» **LISTE DES CONSIGNES**:
#1 Relevez toutes les personnes nommées dans le paragraphe de l'article sur François-Xavier Manteaux qui commence par « C’est, en effet ».
#2 Dans l'article sur François-Xavier Manteaux, reformulez sous forme de liste le paragraphe qui débute par « C’est, en effet » en conservant ses faits essentiels.
#3 Rédigez la suite de l'article sur François-Xavier Manteaux à partir de son dernier intertitre.

» **TEXTE À LIRE**:
François-Xavier Manteaux. ©If Medias/Xavier Alix

Certes, le traitement de l’affaire a été déplacé à Lyon. Mais François-Xavier Manteaux pouvait sans doute espérer un climat général, disons… plus serein, pour son arrivée à Saint-Etienne. La ville n’est pas une totale inconnue pour celui qui prend, cependant, le temps de se montrer curieux auprès de ses interlocuteurs journalistes, questionnés sur l’histoire de la cité et du département, le contexte socio-économique ou encore le résultat des politiques publiques qui ont été menées ici ces dernières décennies… Il y a quelques années, il avait présidé, en appel, le jugement à rebondissements sur l’identité des auteurs d’une affaire de braquage entre Saint-Chamond et Saint-Etienne.

C’est, en effet, un magistrat d’expérience, 61 ans, qui a officiellement pris les rênes de la juridiction stéphanoise à la place de Marie-France Bay-Renaud qui après 3 ans à Saint-Etienne, est devenue première présidente de la Cour d’appel de Chambéry. Une juridiction dont vient justement François-Xavier Manteaux où il était en place comme conseiller depuis 2017. Sa carrière y a été marquée par la présidence du procès – et la gestion de son ultra médiatisation allant avec – de Nordhal Lelandais, alors jugé pour le meurtre du caporal Arthur Noyer. Présider des procès relatifs à des affaires criminelles n’était évidemment pas une première pour lui après l’avoir notamment fait aux Assises de l’Ain, en 2009-2010, comme conseiller rattaché à la Cour d’appel de Lyon. François-Xavier Manteaux n’est cependant pas de Rhône-Alpes mais originaire de Belfort. Il a débuté ses études à la faculté de droit de Nancy avant l’IEP de Paris et de réussir le concours de la magistrature en 1985.

Un acte « tribunalicide »

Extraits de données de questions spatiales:
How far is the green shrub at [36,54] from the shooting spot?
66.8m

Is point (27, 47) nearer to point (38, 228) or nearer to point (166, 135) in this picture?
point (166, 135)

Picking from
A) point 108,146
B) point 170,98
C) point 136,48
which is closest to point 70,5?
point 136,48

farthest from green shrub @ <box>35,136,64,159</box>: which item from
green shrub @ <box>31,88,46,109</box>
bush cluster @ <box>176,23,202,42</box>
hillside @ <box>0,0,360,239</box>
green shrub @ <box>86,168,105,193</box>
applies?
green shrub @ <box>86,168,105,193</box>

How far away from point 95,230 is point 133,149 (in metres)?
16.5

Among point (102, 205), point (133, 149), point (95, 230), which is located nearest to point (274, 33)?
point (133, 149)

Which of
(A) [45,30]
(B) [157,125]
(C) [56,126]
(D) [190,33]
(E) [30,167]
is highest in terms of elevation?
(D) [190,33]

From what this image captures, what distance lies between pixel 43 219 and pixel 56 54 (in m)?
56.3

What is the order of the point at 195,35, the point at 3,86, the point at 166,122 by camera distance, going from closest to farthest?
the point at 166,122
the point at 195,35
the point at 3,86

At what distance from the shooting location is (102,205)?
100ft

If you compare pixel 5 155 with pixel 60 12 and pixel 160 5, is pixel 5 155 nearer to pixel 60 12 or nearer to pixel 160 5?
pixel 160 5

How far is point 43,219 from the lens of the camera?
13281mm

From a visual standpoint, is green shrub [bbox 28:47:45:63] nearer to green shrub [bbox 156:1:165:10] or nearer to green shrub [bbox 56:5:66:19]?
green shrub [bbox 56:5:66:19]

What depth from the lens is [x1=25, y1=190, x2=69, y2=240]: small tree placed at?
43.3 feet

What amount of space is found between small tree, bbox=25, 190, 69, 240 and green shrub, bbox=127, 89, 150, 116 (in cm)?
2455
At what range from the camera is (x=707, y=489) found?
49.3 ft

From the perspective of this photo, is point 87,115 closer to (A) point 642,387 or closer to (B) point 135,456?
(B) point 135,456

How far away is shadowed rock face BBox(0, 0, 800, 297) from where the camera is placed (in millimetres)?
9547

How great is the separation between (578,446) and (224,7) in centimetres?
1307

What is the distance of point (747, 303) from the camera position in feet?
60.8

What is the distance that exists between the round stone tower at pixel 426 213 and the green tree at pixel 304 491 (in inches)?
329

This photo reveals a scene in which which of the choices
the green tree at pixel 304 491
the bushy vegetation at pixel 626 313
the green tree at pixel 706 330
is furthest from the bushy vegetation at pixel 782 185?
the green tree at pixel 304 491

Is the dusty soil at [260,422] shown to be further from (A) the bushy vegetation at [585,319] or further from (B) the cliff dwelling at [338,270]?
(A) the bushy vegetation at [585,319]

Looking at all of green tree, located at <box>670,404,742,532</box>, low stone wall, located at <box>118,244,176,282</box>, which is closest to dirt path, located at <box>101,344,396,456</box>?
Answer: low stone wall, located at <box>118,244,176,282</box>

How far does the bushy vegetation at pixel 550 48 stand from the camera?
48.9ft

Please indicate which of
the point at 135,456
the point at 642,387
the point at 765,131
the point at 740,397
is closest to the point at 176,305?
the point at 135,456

==

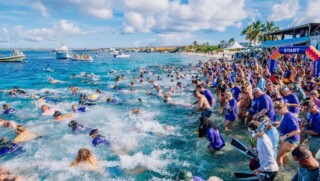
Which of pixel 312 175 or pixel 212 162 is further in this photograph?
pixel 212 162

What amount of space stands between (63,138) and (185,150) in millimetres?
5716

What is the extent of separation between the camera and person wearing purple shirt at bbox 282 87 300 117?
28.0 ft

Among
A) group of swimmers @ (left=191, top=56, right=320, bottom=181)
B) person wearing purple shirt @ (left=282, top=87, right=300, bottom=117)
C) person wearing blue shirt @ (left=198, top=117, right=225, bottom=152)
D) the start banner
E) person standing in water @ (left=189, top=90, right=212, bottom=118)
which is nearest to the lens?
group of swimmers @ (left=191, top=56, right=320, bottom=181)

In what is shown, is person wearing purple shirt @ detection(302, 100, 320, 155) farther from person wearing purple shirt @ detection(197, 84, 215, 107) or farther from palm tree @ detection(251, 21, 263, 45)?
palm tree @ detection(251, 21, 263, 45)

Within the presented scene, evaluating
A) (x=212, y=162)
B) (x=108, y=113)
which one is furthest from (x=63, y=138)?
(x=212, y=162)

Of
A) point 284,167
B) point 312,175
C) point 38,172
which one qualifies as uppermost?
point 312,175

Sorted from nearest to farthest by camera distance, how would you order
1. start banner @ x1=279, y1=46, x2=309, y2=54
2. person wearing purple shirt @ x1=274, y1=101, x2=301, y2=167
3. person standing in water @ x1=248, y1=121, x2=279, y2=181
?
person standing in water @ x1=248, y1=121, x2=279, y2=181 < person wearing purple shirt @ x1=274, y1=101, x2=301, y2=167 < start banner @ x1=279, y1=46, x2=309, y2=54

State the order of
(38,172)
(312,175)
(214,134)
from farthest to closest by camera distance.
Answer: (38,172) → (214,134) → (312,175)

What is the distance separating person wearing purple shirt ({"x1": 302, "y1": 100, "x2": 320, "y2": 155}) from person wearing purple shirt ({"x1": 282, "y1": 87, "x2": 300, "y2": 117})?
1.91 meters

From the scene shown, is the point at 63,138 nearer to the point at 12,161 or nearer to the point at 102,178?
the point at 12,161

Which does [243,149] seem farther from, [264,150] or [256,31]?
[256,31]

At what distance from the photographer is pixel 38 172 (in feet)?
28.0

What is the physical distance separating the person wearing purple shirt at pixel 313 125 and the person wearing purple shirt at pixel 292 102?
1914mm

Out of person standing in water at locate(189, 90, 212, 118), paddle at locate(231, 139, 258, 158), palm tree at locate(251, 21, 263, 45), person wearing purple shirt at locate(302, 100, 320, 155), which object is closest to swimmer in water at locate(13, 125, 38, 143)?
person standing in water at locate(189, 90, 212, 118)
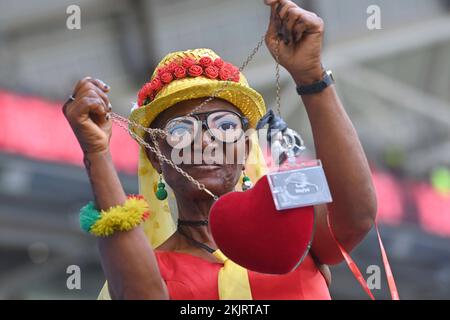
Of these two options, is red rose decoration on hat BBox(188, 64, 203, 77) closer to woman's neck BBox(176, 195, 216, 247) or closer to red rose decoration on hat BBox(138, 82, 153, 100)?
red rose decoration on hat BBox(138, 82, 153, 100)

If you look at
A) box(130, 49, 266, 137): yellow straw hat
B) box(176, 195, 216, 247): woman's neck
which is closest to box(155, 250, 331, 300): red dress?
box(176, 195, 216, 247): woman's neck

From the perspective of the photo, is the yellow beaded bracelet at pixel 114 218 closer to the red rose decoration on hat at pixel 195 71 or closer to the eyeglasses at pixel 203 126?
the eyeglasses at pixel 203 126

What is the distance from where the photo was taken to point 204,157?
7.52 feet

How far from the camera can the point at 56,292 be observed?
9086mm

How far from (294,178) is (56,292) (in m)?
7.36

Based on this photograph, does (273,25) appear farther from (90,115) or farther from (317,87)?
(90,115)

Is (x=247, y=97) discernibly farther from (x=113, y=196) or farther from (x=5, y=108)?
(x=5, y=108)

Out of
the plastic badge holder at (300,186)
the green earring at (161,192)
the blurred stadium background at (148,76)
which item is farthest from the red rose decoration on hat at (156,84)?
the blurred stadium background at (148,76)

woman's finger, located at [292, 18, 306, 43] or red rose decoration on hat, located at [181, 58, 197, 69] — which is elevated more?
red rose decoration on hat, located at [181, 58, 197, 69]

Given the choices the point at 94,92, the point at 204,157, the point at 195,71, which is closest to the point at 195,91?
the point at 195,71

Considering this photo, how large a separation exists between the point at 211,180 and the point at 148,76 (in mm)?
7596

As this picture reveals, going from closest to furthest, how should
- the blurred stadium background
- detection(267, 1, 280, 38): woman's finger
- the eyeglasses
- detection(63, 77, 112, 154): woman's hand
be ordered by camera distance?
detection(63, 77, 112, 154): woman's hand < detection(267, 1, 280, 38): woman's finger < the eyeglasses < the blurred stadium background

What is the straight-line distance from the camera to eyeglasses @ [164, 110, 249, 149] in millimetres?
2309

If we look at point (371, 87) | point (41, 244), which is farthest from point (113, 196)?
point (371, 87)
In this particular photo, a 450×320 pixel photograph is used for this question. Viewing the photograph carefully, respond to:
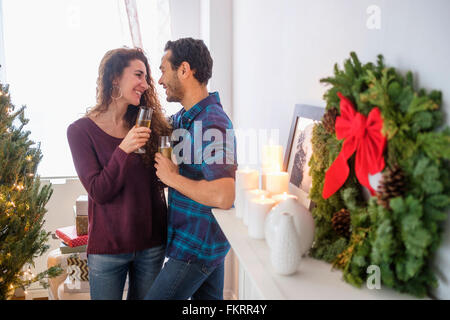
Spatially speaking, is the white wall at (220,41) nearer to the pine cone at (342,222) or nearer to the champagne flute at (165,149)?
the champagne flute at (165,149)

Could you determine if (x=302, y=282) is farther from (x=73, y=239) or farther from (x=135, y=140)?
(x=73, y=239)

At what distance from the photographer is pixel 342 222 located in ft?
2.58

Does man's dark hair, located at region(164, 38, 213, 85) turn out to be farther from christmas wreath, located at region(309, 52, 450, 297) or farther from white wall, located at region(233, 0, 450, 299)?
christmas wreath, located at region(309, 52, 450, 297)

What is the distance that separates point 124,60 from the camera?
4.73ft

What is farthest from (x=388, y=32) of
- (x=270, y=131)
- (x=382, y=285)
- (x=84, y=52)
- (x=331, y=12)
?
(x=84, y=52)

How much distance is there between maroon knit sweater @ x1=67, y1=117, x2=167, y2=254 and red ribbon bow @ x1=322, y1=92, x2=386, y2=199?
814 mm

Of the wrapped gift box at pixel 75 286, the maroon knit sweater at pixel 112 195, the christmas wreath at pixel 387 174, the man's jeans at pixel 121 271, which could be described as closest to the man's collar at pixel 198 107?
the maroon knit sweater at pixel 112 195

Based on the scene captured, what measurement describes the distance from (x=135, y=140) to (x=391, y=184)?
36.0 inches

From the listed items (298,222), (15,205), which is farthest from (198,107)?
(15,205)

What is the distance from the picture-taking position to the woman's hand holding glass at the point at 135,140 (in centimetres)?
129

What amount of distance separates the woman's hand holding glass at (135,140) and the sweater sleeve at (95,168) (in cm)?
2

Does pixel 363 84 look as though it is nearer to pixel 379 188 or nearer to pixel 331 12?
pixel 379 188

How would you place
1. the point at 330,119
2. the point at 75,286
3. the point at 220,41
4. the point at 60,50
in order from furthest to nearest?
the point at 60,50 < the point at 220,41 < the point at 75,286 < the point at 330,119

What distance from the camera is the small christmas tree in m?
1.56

--

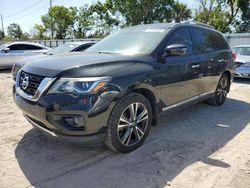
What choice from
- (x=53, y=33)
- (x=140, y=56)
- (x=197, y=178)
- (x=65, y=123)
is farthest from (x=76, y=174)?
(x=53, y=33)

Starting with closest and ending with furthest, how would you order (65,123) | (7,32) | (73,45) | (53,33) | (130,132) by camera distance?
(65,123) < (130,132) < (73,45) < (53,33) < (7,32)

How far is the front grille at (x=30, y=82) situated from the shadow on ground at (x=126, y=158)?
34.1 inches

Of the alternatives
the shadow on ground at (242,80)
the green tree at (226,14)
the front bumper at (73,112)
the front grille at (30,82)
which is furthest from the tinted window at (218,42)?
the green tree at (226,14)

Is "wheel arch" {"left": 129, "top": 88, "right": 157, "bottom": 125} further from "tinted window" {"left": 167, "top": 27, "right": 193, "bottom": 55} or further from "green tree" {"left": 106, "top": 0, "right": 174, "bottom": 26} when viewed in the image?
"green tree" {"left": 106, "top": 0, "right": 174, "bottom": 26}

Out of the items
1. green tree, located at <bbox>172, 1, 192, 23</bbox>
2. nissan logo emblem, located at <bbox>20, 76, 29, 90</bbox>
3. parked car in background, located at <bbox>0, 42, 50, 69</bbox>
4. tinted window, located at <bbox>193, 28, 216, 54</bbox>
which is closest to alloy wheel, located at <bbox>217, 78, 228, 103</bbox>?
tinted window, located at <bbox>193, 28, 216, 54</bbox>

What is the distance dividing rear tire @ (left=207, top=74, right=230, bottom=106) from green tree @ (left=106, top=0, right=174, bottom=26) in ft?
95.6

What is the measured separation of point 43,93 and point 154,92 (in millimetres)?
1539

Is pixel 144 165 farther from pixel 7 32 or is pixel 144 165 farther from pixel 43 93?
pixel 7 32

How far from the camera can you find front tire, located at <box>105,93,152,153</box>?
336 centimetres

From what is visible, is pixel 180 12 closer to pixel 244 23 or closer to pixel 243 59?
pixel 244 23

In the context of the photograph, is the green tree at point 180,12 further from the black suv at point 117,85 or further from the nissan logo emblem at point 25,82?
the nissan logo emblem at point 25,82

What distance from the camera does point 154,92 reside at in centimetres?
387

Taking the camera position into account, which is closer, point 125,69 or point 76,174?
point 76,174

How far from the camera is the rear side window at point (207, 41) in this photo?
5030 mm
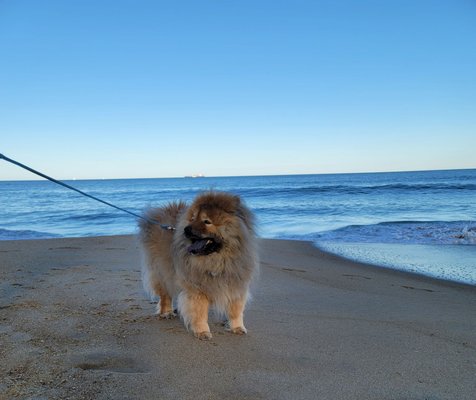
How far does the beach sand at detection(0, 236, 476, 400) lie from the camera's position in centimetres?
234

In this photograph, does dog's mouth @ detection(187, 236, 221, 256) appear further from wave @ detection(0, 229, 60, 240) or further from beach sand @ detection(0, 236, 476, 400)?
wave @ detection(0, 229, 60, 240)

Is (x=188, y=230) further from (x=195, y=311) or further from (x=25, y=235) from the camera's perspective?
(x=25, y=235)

» **RÉPONSES AUX CONSIGNES**:
#1
- François-Xavier Manteaux
- Marie-France Bay-Renaud
- Nordhal Lelandais
- Arthur Noyer

#2
- François-Xavier Manteaux, magistrat de 61 ans, a officiellement pris la tête de la juridiction stéphanoise.
- Il succède à Marie-France Bay-Renaud, devenue première présidente de la Cour d’appel de Chambéry après 3 ans à Saint-Etienne.
- Il était lui-même conseiller à la Cour d’appel de Chambéry depuis 2017.
- Il y a présidé le procès très médiatisé de Nordhal Lelandais, jugé pour le meurtre du caporal Arthur Noyer.
- Il avait déjà présidé les Assises de l’Ain en 2009-2010, comme conseiller rattaché à la Cour d’appel de Lyon.
- Originaire de Belfort, il a étudié le droit à Nancy, puis à l’IEP de Paris.
- Il a réussi le concours de la magistrature en 1985.

#3
Au sein du siège, il sourit de ce constat d’avoir un peu « tout fait » : juge d’instance à Bonneville en Haute-Savoie, juge des enfants, juge placé, juge des affaires familiales puis président de la chambre correctionnelle au tribunal d’Annecy avant de prendre la présidence de celui de Belley, dans l’Ain. Expérience qui a débouché, de son propre aveu, sur un acte « tribunalicide » quand il évoque la douloureuse obligation de fermer cette juridiction en 2009 dans le cadre de la réforme de la carte judiciaire : « Ça ne s’est malgré tout pas trop mal passé. Tous ceux qui ne voulaient pas aller à Bourg-en-Bresse ont obtenu une affection plus proche, à Chambéry ». Traumatisant cependant ? « Ce fut très difficile. » Risque-t-on de revoir ça ? « Je ne suis pas certain que le contexte qui fait la promotion de la proximité nous amène une nouvelle vague… Mais la Justice ne décide pas de son organisation, c’est au ministère et aux législateurs de décider. »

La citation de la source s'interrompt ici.